____ Source material

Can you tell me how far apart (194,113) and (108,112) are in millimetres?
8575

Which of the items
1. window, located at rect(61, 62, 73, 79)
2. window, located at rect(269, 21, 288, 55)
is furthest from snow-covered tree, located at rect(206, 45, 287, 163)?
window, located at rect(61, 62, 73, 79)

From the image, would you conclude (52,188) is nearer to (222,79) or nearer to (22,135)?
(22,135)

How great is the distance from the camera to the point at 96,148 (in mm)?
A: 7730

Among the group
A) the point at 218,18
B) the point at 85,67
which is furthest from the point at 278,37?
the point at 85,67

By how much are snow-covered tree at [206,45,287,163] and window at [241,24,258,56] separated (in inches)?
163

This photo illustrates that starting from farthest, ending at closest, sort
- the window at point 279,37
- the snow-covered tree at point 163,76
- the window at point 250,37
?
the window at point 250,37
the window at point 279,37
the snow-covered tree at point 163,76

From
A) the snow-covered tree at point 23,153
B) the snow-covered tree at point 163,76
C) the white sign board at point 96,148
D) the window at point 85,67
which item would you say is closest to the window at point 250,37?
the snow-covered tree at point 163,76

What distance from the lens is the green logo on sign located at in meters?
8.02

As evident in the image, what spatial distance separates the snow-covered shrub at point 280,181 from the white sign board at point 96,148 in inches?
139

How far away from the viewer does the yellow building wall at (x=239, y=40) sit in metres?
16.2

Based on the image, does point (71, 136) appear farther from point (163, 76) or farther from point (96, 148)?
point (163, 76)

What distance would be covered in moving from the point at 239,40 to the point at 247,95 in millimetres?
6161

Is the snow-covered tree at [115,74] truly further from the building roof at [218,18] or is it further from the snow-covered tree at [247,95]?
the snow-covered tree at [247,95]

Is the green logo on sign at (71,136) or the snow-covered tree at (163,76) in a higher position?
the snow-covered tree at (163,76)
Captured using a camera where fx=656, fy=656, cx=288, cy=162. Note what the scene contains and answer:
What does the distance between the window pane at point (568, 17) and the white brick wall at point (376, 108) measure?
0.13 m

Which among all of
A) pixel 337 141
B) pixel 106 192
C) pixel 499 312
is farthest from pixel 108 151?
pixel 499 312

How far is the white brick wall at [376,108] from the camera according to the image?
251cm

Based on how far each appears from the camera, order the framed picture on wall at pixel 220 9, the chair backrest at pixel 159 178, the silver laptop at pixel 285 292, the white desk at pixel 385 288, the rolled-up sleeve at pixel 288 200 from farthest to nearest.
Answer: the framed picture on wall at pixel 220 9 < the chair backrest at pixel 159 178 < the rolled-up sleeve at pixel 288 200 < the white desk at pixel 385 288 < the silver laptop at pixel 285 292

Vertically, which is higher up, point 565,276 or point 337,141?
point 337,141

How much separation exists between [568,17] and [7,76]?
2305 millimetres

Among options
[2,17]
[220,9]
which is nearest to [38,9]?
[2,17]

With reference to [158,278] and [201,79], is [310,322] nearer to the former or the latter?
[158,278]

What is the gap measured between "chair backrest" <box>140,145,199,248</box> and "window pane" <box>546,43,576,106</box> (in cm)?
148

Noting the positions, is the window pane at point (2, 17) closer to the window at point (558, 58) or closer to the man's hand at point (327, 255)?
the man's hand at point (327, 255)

________

Reproduce every one of the records above, line for line, with no changes.

### Task solution
Can you tell me how far apart (194,113) and (108,112) are in millimetres?
8575

Which of the items
1. window, located at rect(61, 62, 73, 79)
2. window, located at rect(269, 21, 288, 55)
is furthest from snow-covered tree, located at rect(206, 45, 287, 163)?
window, located at rect(61, 62, 73, 79)

From the image, would you conclude (52,188) is nearer to (222,79) or nearer to (22,135)?
(22,135)

How great is the distance from the camera to the point at 96,148 (in mm)?
A: 7730

Among the group
A) the point at 218,18
B) the point at 85,67
which is furthest from the point at 278,37?
the point at 85,67

By how much are snow-covered tree at [206,45,287,163] and window at [241,24,258,56] separated (in inches)?
163

This photo illustrates that starting from farthest, ending at closest, sort
- the window at point 279,37
- the snow-covered tree at point 163,76
- the window at point 250,37
?
the window at point 250,37
the window at point 279,37
the snow-covered tree at point 163,76

From
A) the snow-covered tree at point 23,153
B) the snow-covered tree at point 163,76
C) the white sign board at point 96,148
D) the window at point 85,67
which item would you say is closest to the window at point 250,37?
the snow-covered tree at point 163,76

What distance from the lens is the green logo on sign located at in meters?
8.02

As evident in the image, what spatial distance separates the snow-covered shrub at point 280,181 from the white sign board at point 96,148 in inches?
139

How far away from the viewer does the yellow building wall at (x=239, y=40) sit in metres?
16.2

Based on the image, does point (71, 136) appear farther from point (163, 76) or farther from point (96, 148)?
point (163, 76)

What distance would be covered in moving from the point at 239,40 to the point at 247,95 in millimetres?
6161

Is the snow-covered tree at [115,74] truly further from the building roof at [218,18] or is it further from the snow-covered tree at [247,95]?
the snow-covered tree at [247,95]

Is the green logo on sign at (71,136) or the snow-covered tree at (163,76) in a higher position?
the snow-covered tree at (163,76)
Captured using a camera where fx=656, fy=656, cx=288, cy=162. Note what the scene contains and answer:
What does the distance between the window pane at point (568, 17) and the white brick wall at point (376, 108) measure?
0.13 m

Which among all of
A) pixel 337 141
B) pixel 106 192
C) pixel 499 312
is farthest from pixel 108 151?
pixel 499 312

How far is the white brick wall at [376,108] from the camera according to the image?
251cm

Based on how far each appears from the camera, order the framed picture on wall at pixel 220 9, the chair backrest at pixel 159 178, the silver laptop at pixel 285 292, the white desk at pixel 385 288, the rolled-up sleeve at pixel 288 200 from farthest to nearest.
Answer: the framed picture on wall at pixel 220 9 < the chair backrest at pixel 159 178 < the rolled-up sleeve at pixel 288 200 < the white desk at pixel 385 288 < the silver laptop at pixel 285 292

Vertically, which is higher up, point 565,276 or point 337,141?
point 337,141

How much separation exists between [568,17] and [7,76]?
2305 millimetres

Among options
[2,17]
[220,9]
which is nearest to [38,9]?
[2,17]

With reference to [158,278] and [201,79], is [310,322] nearer to the former or the latter?
[158,278]

What is the gap measured between "chair backrest" <box>140,145,199,248</box> and "window pane" <box>546,43,576,106</box> (in cm)?
148

Noting the positions, is the window pane at point (2, 17) closer to the window at point (558, 58) or closer to the man's hand at point (327, 255)?
the man's hand at point (327, 255)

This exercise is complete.